KUTIPAN HALAMAN
● ● ● ●
12/07/2018

Makalah Sunan Gunung Jati


BAB  I
PENDAHULUAN

A.    Latar Belakang
Agama islam masuk pertama kali ke indonesia melalaui pulau sumatra, selanjutnya penyebaran agama islam mulai masuk ke pulau-pulau lainnya di indonesia. Ketika kekuatan islam semakin melembaga, berdirilah kerajaan islam, dari siniislam sampai ke pulau jawa, walisongo sebagai jantung penyebaran agama islam di pulau jawa. Sunan gunung jati atau syarif hidatullah merupakan salah satu walisongo yang selalu memberikan kontribusidalam penyebaran agama islam di daerah pulau jawa, khususnya jawa barat. Syarif hidayatullah dikenal sebagai pendiri kesultanan cirebon dan banten. Beliau memiliki peran yang sangat besar dalam penyebaran agama islam.
Wali Songo bukan hanya ahli agama, tetapi juga intelektual pembaharu yang memperkenalkan berbagai bentuk peradaban baru mulai dari kesehatan, bercocok tanam, niaga, kebudayaan dan kesenian, kemasyarakatan hingga pemerintahan. Para Wali memiliki ilmu yang sangat tinggi dalam berbagai bidang. Keimanannya tinggi terhadap alloh.

B.     Rumusan Masalah
1.      Bagaimana Riwayat Hidup Sunan Gunung Jati?
2.      Bagaimana Gagasan Pemikiran Sunan Gunung Jati?
3.      Apa saja karya-karya dari Sunan Gunung Jati?

C.    Tujuan Penulisan
1.      Bagaimana Riwayat Hidup Sunan Gunung Jati?
2.      Bagaimana Gagasan Pemikiran Sunan Gunung Jati?
3.      Apa saja karya-karya dari Sunan Gunung Jati?

BAB  II
PEMBAHASAN

A.    Riwayat Sunan Gunung Jati
Sunan gunung jati atau Raden Syarif Hidayatullah merupakan salah satu dari ulama besar walisongo yang menyebarkan Islam di pulau jawa. Raden Syarif Hidayatullah dilahirkan pada 1448 Masehi.
● ● ● ●
DATA YANG DISEDIAKAN

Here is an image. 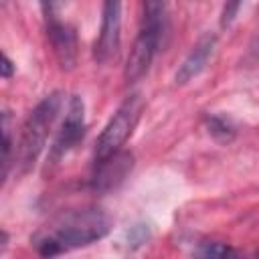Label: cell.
<instances>
[{
  "label": "cell",
  "instance_id": "1",
  "mask_svg": "<svg viewBox=\"0 0 259 259\" xmlns=\"http://www.w3.org/2000/svg\"><path fill=\"white\" fill-rule=\"evenodd\" d=\"M111 229V221L99 208H83L65 214V219L55 225L47 235H38L34 245L40 255L53 257L75 247L91 245L103 239Z\"/></svg>",
  "mask_w": 259,
  "mask_h": 259
},
{
  "label": "cell",
  "instance_id": "2",
  "mask_svg": "<svg viewBox=\"0 0 259 259\" xmlns=\"http://www.w3.org/2000/svg\"><path fill=\"white\" fill-rule=\"evenodd\" d=\"M61 107H63V93L55 91L47 95L42 101H38L36 107L24 119L20 138L16 144V154H14V166L18 174H26L34 166L38 154L47 144V138L51 134V127Z\"/></svg>",
  "mask_w": 259,
  "mask_h": 259
},
{
  "label": "cell",
  "instance_id": "3",
  "mask_svg": "<svg viewBox=\"0 0 259 259\" xmlns=\"http://www.w3.org/2000/svg\"><path fill=\"white\" fill-rule=\"evenodd\" d=\"M142 111H144V99L140 93H132L121 101V105L115 109V113L111 115V119L107 121V125L97 138L95 160L107 158L117 150H121V146L138 125Z\"/></svg>",
  "mask_w": 259,
  "mask_h": 259
},
{
  "label": "cell",
  "instance_id": "4",
  "mask_svg": "<svg viewBox=\"0 0 259 259\" xmlns=\"http://www.w3.org/2000/svg\"><path fill=\"white\" fill-rule=\"evenodd\" d=\"M121 47V0H103L101 26L93 47V59L99 65L115 61Z\"/></svg>",
  "mask_w": 259,
  "mask_h": 259
},
{
  "label": "cell",
  "instance_id": "5",
  "mask_svg": "<svg viewBox=\"0 0 259 259\" xmlns=\"http://www.w3.org/2000/svg\"><path fill=\"white\" fill-rule=\"evenodd\" d=\"M85 136V105L79 95H71L65 119L61 123V130L51 146V162H59L65 154H69Z\"/></svg>",
  "mask_w": 259,
  "mask_h": 259
},
{
  "label": "cell",
  "instance_id": "6",
  "mask_svg": "<svg viewBox=\"0 0 259 259\" xmlns=\"http://www.w3.org/2000/svg\"><path fill=\"white\" fill-rule=\"evenodd\" d=\"M134 168V156L130 152L117 150L115 154L95 160V170L91 176V188L97 192H109L117 188Z\"/></svg>",
  "mask_w": 259,
  "mask_h": 259
},
{
  "label": "cell",
  "instance_id": "7",
  "mask_svg": "<svg viewBox=\"0 0 259 259\" xmlns=\"http://www.w3.org/2000/svg\"><path fill=\"white\" fill-rule=\"evenodd\" d=\"M160 40H162L160 32H156L154 28L142 26V30H140V34H138V38H136V42L130 51V57L125 61L123 77H125L127 83H136L148 73V69L152 65V59H154V55L160 47Z\"/></svg>",
  "mask_w": 259,
  "mask_h": 259
},
{
  "label": "cell",
  "instance_id": "8",
  "mask_svg": "<svg viewBox=\"0 0 259 259\" xmlns=\"http://www.w3.org/2000/svg\"><path fill=\"white\" fill-rule=\"evenodd\" d=\"M49 38L55 51V57L61 69L71 71L77 63V34L75 28L69 24L59 22L57 18L49 20Z\"/></svg>",
  "mask_w": 259,
  "mask_h": 259
},
{
  "label": "cell",
  "instance_id": "9",
  "mask_svg": "<svg viewBox=\"0 0 259 259\" xmlns=\"http://www.w3.org/2000/svg\"><path fill=\"white\" fill-rule=\"evenodd\" d=\"M214 47H217V36L214 34H204L198 38V42L192 47V51L188 53V57L182 61V65L178 67L176 75H174V81L178 85H184L188 83L190 79H194L208 63V59L212 57L214 53Z\"/></svg>",
  "mask_w": 259,
  "mask_h": 259
},
{
  "label": "cell",
  "instance_id": "10",
  "mask_svg": "<svg viewBox=\"0 0 259 259\" xmlns=\"http://www.w3.org/2000/svg\"><path fill=\"white\" fill-rule=\"evenodd\" d=\"M144 26L154 28L160 36L168 30V8L166 0H144Z\"/></svg>",
  "mask_w": 259,
  "mask_h": 259
},
{
  "label": "cell",
  "instance_id": "11",
  "mask_svg": "<svg viewBox=\"0 0 259 259\" xmlns=\"http://www.w3.org/2000/svg\"><path fill=\"white\" fill-rule=\"evenodd\" d=\"M206 127H208V134L217 140V142H231L235 138V127L231 125L229 119L221 117V115H208L206 117Z\"/></svg>",
  "mask_w": 259,
  "mask_h": 259
},
{
  "label": "cell",
  "instance_id": "12",
  "mask_svg": "<svg viewBox=\"0 0 259 259\" xmlns=\"http://www.w3.org/2000/svg\"><path fill=\"white\" fill-rule=\"evenodd\" d=\"M196 255L200 257H229V255H237L235 249H231L227 243H202L198 249H196Z\"/></svg>",
  "mask_w": 259,
  "mask_h": 259
},
{
  "label": "cell",
  "instance_id": "13",
  "mask_svg": "<svg viewBox=\"0 0 259 259\" xmlns=\"http://www.w3.org/2000/svg\"><path fill=\"white\" fill-rule=\"evenodd\" d=\"M4 144H2V178H6L8 168H10V152H12V140H10V127H8V111H4Z\"/></svg>",
  "mask_w": 259,
  "mask_h": 259
},
{
  "label": "cell",
  "instance_id": "14",
  "mask_svg": "<svg viewBox=\"0 0 259 259\" xmlns=\"http://www.w3.org/2000/svg\"><path fill=\"white\" fill-rule=\"evenodd\" d=\"M243 0H227L225 6H223V12H221V26L227 28L233 24V20L237 18L239 14V8H241Z\"/></svg>",
  "mask_w": 259,
  "mask_h": 259
},
{
  "label": "cell",
  "instance_id": "15",
  "mask_svg": "<svg viewBox=\"0 0 259 259\" xmlns=\"http://www.w3.org/2000/svg\"><path fill=\"white\" fill-rule=\"evenodd\" d=\"M12 71H14L12 61L8 59V55H2V77L4 79H10L12 77Z\"/></svg>",
  "mask_w": 259,
  "mask_h": 259
}]
</instances>
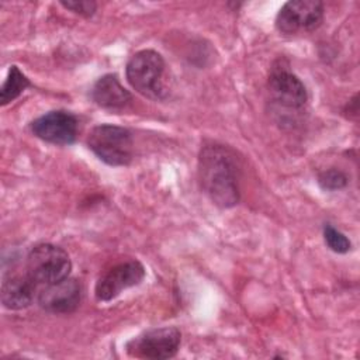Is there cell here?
Returning <instances> with one entry per match:
<instances>
[{"label":"cell","instance_id":"1","mask_svg":"<svg viewBox=\"0 0 360 360\" xmlns=\"http://www.w3.org/2000/svg\"><path fill=\"white\" fill-rule=\"evenodd\" d=\"M198 181L207 197L219 208L239 202V165L235 153L225 145H204L198 155Z\"/></svg>","mask_w":360,"mask_h":360},{"label":"cell","instance_id":"2","mask_svg":"<svg viewBox=\"0 0 360 360\" xmlns=\"http://www.w3.org/2000/svg\"><path fill=\"white\" fill-rule=\"evenodd\" d=\"M89 149L108 166H128L134 158V136L124 127L96 125L87 136Z\"/></svg>","mask_w":360,"mask_h":360},{"label":"cell","instance_id":"3","mask_svg":"<svg viewBox=\"0 0 360 360\" xmlns=\"http://www.w3.org/2000/svg\"><path fill=\"white\" fill-rule=\"evenodd\" d=\"M163 73L165 59L153 49L138 51L129 58L125 68L127 80L131 87L152 100H163L166 96Z\"/></svg>","mask_w":360,"mask_h":360},{"label":"cell","instance_id":"4","mask_svg":"<svg viewBox=\"0 0 360 360\" xmlns=\"http://www.w3.org/2000/svg\"><path fill=\"white\" fill-rule=\"evenodd\" d=\"M24 269L38 285L45 287L69 277L72 262L60 246L39 243L28 252Z\"/></svg>","mask_w":360,"mask_h":360},{"label":"cell","instance_id":"5","mask_svg":"<svg viewBox=\"0 0 360 360\" xmlns=\"http://www.w3.org/2000/svg\"><path fill=\"white\" fill-rule=\"evenodd\" d=\"M181 333L176 326L148 329L127 342L125 349L131 357L163 360L177 354Z\"/></svg>","mask_w":360,"mask_h":360},{"label":"cell","instance_id":"6","mask_svg":"<svg viewBox=\"0 0 360 360\" xmlns=\"http://www.w3.org/2000/svg\"><path fill=\"white\" fill-rule=\"evenodd\" d=\"M323 20V4L318 0L287 1L277 13L276 28L285 35L311 32Z\"/></svg>","mask_w":360,"mask_h":360},{"label":"cell","instance_id":"7","mask_svg":"<svg viewBox=\"0 0 360 360\" xmlns=\"http://www.w3.org/2000/svg\"><path fill=\"white\" fill-rule=\"evenodd\" d=\"M145 277V267L139 260H127L112 266L96 283L94 295L98 301L108 302L124 290L138 285Z\"/></svg>","mask_w":360,"mask_h":360},{"label":"cell","instance_id":"8","mask_svg":"<svg viewBox=\"0 0 360 360\" xmlns=\"http://www.w3.org/2000/svg\"><path fill=\"white\" fill-rule=\"evenodd\" d=\"M32 134L52 145H72L79 132L77 118L65 110L49 111L31 122Z\"/></svg>","mask_w":360,"mask_h":360},{"label":"cell","instance_id":"9","mask_svg":"<svg viewBox=\"0 0 360 360\" xmlns=\"http://www.w3.org/2000/svg\"><path fill=\"white\" fill-rule=\"evenodd\" d=\"M267 86L271 98L284 108L300 110L308 101V93L304 83L298 76L283 66L271 69Z\"/></svg>","mask_w":360,"mask_h":360},{"label":"cell","instance_id":"10","mask_svg":"<svg viewBox=\"0 0 360 360\" xmlns=\"http://www.w3.org/2000/svg\"><path fill=\"white\" fill-rule=\"evenodd\" d=\"M39 307L49 314H72L82 300V285L76 278L66 277L45 285L38 294Z\"/></svg>","mask_w":360,"mask_h":360},{"label":"cell","instance_id":"11","mask_svg":"<svg viewBox=\"0 0 360 360\" xmlns=\"http://www.w3.org/2000/svg\"><path fill=\"white\" fill-rule=\"evenodd\" d=\"M38 284L25 271L7 270L1 278L0 298L7 309L18 311L30 307L38 298Z\"/></svg>","mask_w":360,"mask_h":360},{"label":"cell","instance_id":"12","mask_svg":"<svg viewBox=\"0 0 360 360\" xmlns=\"http://www.w3.org/2000/svg\"><path fill=\"white\" fill-rule=\"evenodd\" d=\"M90 97L97 105L108 110H121L132 100L131 93L114 73L98 77L90 90Z\"/></svg>","mask_w":360,"mask_h":360},{"label":"cell","instance_id":"13","mask_svg":"<svg viewBox=\"0 0 360 360\" xmlns=\"http://www.w3.org/2000/svg\"><path fill=\"white\" fill-rule=\"evenodd\" d=\"M28 86H30V80L18 69V66H15V65L10 66L7 77L0 89V104L6 105V104L14 101Z\"/></svg>","mask_w":360,"mask_h":360},{"label":"cell","instance_id":"14","mask_svg":"<svg viewBox=\"0 0 360 360\" xmlns=\"http://www.w3.org/2000/svg\"><path fill=\"white\" fill-rule=\"evenodd\" d=\"M323 240L332 252L339 255L347 253L352 249V242L349 238L330 224H325L323 226Z\"/></svg>","mask_w":360,"mask_h":360},{"label":"cell","instance_id":"15","mask_svg":"<svg viewBox=\"0 0 360 360\" xmlns=\"http://www.w3.org/2000/svg\"><path fill=\"white\" fill-rule=\"evenodd\" d=\"M347 183H349L347 174L343 170L336 167H330L318 174V184L322 190H326V191L340 190L346 187Z\"/></svg>","mask_w":360,"mask_h":360},{"label":"cell","instance_id":"16","mask_svg":"<svg viewBox=\"0 0 360 360\" xmlns=\"http://www.w3.org/2000/svg\"><path fill=\"white\" fill-rule=\"evenodd\" d=\"M60 4L73 11L75 14H79L82 17H91L96 10H97V4L91 0H72V1H60Z\"/></svg>","mask_w":360,"mask_h":360}]
</instances>
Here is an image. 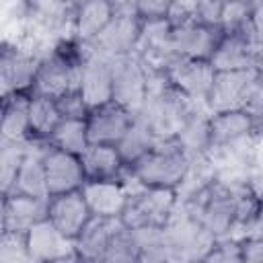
● ● ● ●
TUGAS ANDA
**1.** Menurut makalah tentang Sunan Gunung Jati, kesultanan apa saja yang didirikan oleh Syarif Hidayatullah?
**2.** Sambung makalah tentang Sunan Gunung Jati mulai setelah kalimat terakhirnya.

JAWABAN TIAP TUGAS
**1.** Kesultanan Cirebon dan Banten.

**2.**
Ayahnya adalah Syarif Abdullah bin Nur Alam bin Jamaluddin Akbar, seorang mubaligh dan Musafir besar dari Gujarat, India yang sangat dikenal sebagai ulama besar di Hadramaut. Yaman. Bahkan silsilahnya sampai kepada Rasulullah melalui cucunya Imam Husain. Sedangkan ibunya adalah Nyai Rara Santang (Syarifah Mudaim) yaitu putri dari Sri Baduga Maharaja dari Nyai Subang Larang, dan merupakan adik dari Kian Santang atau Pangeran Walangsungsang yang bergelar Cakrabuwana.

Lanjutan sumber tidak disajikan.